There was a time when the two buzzwords guaranteed to generate hype and news coverage were the words ‘procedural’ and ‘generation’. They were most popular as ‘procedural generation’, less exciting when describing people as the ‘procedural generation’…anyway…
I’m not sure it really lived up to the hype. There was a time when we really needed this stuff. Elite couldn’t have generated an entire universe within 16k without it. And when you are doing a small indie game on a budget but want a large world, it can make sense. the problem is, you hand over control over design not to designers, but to mathematicians. Sure, some of the best developers come up with hybrid systems, where the designers are still in charge, but I do worry that we have gone too far down the road of ‘look lots of randomly generated stuff!’ and not enough down the ‘this is a wonderful hand crafted world’.
I love big open-world games, but I hate it when I start to recognize the maths behind it. Yup, another little fishing village I haven’t been to before but…isn’t this just the last fishing village with the houses at different angles and positions? is that *really* all we can do these days?

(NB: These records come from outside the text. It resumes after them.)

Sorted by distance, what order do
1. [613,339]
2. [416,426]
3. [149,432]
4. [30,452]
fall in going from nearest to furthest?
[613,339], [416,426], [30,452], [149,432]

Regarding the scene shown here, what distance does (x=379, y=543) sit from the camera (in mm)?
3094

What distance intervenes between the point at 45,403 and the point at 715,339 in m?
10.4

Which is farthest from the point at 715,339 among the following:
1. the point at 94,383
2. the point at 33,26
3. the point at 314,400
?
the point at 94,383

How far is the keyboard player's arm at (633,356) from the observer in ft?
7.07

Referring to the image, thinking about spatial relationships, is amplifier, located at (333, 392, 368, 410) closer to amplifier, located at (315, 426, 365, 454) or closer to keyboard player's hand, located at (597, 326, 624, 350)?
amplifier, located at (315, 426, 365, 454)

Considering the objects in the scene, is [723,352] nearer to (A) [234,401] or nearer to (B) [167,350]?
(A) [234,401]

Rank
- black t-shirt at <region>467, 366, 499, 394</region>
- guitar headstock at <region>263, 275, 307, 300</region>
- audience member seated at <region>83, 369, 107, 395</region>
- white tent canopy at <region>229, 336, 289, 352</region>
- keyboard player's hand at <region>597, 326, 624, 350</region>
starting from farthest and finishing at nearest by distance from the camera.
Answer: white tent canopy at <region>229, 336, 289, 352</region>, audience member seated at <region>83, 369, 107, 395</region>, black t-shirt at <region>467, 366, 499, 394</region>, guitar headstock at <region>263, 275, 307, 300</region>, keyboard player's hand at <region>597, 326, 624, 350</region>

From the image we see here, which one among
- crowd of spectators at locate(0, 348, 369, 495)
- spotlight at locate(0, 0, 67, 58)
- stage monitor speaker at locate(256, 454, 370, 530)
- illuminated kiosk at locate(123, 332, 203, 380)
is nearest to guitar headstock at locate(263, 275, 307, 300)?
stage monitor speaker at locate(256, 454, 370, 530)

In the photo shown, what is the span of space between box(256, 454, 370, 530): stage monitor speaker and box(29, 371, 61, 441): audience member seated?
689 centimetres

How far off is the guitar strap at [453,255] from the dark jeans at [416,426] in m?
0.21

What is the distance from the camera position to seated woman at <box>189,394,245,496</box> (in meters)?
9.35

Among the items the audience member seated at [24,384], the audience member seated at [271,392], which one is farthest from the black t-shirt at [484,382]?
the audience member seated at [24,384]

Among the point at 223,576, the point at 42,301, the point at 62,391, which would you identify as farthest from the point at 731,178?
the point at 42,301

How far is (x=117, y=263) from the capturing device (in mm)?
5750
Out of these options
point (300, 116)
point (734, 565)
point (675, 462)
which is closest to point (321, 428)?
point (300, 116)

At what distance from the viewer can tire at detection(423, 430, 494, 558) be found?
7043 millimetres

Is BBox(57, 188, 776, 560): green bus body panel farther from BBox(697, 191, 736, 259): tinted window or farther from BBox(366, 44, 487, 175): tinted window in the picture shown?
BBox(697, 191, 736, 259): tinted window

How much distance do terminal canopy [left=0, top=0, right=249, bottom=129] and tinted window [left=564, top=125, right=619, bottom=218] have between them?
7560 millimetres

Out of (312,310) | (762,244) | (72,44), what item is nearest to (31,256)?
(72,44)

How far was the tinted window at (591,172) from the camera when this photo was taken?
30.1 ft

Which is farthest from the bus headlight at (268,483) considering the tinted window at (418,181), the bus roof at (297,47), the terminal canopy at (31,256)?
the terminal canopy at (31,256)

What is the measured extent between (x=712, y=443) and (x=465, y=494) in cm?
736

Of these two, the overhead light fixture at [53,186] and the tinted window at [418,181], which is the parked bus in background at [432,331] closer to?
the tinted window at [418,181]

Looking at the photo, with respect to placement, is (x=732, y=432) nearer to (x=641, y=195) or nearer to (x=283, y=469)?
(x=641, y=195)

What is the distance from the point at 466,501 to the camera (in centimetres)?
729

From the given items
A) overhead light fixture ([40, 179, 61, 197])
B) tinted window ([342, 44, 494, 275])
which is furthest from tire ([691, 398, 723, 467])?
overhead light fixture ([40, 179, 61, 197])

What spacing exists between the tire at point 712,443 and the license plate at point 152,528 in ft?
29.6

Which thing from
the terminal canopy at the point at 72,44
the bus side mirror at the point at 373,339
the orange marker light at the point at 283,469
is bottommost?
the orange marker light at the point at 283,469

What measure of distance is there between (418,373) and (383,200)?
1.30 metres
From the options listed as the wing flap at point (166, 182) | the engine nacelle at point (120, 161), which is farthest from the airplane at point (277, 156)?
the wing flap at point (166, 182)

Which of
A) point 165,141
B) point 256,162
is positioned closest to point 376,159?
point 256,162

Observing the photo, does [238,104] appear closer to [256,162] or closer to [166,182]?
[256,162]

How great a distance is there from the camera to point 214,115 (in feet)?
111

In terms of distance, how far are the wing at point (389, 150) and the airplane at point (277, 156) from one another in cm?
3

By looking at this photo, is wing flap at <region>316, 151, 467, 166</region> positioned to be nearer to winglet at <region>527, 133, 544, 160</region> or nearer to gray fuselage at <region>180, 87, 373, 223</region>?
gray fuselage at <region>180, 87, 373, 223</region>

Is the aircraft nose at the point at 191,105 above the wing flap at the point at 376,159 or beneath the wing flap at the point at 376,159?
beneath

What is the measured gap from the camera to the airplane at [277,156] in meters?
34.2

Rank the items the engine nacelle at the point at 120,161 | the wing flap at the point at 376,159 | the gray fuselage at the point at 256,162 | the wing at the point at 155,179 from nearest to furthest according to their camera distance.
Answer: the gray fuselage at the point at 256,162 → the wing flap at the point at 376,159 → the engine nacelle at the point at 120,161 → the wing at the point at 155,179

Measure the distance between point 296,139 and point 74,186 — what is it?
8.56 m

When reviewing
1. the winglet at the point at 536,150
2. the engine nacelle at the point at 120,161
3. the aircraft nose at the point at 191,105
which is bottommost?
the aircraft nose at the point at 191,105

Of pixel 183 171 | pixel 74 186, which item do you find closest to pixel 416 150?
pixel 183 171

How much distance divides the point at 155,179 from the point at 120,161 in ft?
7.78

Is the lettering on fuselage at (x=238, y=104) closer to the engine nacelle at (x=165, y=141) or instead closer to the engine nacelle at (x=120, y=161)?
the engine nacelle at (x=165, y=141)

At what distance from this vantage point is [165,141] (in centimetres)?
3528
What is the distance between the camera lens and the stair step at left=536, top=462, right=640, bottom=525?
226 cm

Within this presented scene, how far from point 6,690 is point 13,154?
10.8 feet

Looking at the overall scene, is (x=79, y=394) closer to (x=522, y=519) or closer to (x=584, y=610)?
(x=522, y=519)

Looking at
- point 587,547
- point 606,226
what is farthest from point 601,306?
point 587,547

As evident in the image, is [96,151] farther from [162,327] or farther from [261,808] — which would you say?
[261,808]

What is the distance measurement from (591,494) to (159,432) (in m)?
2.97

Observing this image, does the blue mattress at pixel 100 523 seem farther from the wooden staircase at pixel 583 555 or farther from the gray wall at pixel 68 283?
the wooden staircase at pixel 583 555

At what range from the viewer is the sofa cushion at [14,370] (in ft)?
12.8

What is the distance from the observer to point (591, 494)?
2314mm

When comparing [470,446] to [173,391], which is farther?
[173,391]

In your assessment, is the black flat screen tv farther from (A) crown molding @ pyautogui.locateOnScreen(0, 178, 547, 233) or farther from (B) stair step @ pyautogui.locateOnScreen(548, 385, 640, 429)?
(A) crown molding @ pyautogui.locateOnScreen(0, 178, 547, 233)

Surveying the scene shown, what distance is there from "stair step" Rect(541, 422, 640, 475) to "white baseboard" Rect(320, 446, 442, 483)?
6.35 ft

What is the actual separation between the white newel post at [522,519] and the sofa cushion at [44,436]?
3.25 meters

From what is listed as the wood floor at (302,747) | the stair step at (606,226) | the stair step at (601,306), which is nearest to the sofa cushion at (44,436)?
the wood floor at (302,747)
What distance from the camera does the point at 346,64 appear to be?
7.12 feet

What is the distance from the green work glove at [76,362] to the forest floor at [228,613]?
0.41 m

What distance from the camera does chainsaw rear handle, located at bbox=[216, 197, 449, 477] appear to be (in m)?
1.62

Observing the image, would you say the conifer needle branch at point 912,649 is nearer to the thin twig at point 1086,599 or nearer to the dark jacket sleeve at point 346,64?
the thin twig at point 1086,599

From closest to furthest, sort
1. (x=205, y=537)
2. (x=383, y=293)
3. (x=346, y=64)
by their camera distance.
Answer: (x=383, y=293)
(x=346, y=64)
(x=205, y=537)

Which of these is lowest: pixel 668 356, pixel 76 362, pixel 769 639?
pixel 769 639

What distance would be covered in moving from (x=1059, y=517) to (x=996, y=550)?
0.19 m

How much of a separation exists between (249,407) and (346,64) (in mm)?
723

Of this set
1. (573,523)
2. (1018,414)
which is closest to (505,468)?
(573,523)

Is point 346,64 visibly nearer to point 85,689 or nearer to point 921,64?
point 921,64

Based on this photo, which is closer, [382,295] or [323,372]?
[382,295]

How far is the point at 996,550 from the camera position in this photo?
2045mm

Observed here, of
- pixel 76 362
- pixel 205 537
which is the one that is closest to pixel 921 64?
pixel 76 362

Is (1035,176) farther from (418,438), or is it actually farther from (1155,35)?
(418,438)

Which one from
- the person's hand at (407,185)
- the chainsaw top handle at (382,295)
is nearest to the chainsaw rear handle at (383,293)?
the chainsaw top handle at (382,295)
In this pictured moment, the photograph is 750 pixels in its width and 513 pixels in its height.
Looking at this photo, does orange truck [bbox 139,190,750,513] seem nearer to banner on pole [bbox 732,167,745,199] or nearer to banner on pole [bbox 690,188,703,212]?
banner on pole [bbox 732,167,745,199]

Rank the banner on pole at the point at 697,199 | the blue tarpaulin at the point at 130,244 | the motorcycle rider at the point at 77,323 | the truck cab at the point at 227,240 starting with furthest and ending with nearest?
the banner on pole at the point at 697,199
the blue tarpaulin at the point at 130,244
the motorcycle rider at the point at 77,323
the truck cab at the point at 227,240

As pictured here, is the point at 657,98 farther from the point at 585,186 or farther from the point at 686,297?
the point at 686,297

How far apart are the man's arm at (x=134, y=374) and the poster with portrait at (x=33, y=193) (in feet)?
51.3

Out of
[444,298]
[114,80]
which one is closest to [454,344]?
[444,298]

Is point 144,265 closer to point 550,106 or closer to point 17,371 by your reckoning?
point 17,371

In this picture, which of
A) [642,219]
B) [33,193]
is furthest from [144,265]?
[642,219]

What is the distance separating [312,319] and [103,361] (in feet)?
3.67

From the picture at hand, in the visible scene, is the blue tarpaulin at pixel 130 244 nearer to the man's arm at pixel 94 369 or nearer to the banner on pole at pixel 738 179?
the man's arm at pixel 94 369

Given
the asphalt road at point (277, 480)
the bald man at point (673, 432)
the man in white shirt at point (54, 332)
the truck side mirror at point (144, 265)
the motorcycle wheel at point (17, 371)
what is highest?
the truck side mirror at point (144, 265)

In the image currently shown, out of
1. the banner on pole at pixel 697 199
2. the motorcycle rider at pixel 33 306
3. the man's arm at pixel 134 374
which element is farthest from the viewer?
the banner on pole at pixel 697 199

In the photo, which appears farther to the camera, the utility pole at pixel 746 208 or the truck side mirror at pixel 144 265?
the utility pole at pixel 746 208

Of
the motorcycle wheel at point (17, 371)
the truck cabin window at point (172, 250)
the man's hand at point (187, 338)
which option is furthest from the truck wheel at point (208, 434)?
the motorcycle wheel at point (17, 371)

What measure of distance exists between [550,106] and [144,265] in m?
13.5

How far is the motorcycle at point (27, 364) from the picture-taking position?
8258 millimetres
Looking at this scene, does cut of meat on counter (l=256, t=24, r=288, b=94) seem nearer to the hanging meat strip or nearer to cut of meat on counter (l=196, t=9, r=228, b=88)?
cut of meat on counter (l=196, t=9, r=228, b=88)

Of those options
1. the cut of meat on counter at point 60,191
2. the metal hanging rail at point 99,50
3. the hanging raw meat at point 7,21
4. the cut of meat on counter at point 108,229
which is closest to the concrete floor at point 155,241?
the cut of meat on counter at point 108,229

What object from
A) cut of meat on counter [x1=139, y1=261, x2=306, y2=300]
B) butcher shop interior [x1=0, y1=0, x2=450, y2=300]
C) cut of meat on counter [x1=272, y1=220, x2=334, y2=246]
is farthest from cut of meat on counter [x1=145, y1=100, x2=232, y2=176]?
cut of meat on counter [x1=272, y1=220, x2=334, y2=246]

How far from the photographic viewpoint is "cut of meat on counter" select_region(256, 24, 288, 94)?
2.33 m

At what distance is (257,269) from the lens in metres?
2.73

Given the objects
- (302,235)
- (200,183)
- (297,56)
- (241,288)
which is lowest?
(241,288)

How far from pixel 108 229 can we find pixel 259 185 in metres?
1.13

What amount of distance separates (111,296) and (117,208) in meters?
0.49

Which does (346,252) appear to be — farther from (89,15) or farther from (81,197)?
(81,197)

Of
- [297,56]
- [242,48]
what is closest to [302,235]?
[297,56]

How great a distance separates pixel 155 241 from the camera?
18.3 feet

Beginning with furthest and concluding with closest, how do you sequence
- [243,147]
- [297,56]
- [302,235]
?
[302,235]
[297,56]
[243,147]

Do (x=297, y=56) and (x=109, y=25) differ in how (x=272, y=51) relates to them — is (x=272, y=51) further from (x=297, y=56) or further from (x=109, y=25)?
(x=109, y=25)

I find myself thinking about this because of Democracy 3. If you have played the game you might recognize the ministers screen. It has randomly generated minister portraits like these:
Before that, in Democracy 2 they were individually drawn like this:
I think D2’s look way better than D3’s. I think the random generation thing went too far. The problem is, with D2, you kept seeing the same faces again and again. I couldn’t afford the variety. It wasn’t exactly game-wrecking, but even so, it was annoying. For Democracy 3: Africa we are going with a hybrid. The artist created all the assets and we are selecting a big bunch of individuals:
I think thats a good compromise. D2 had 13 ministers of each gender. Democracy 3 Africa already has 70 each, and will likely have more, and I think they will still look better than the base game truly random ones. Am I right?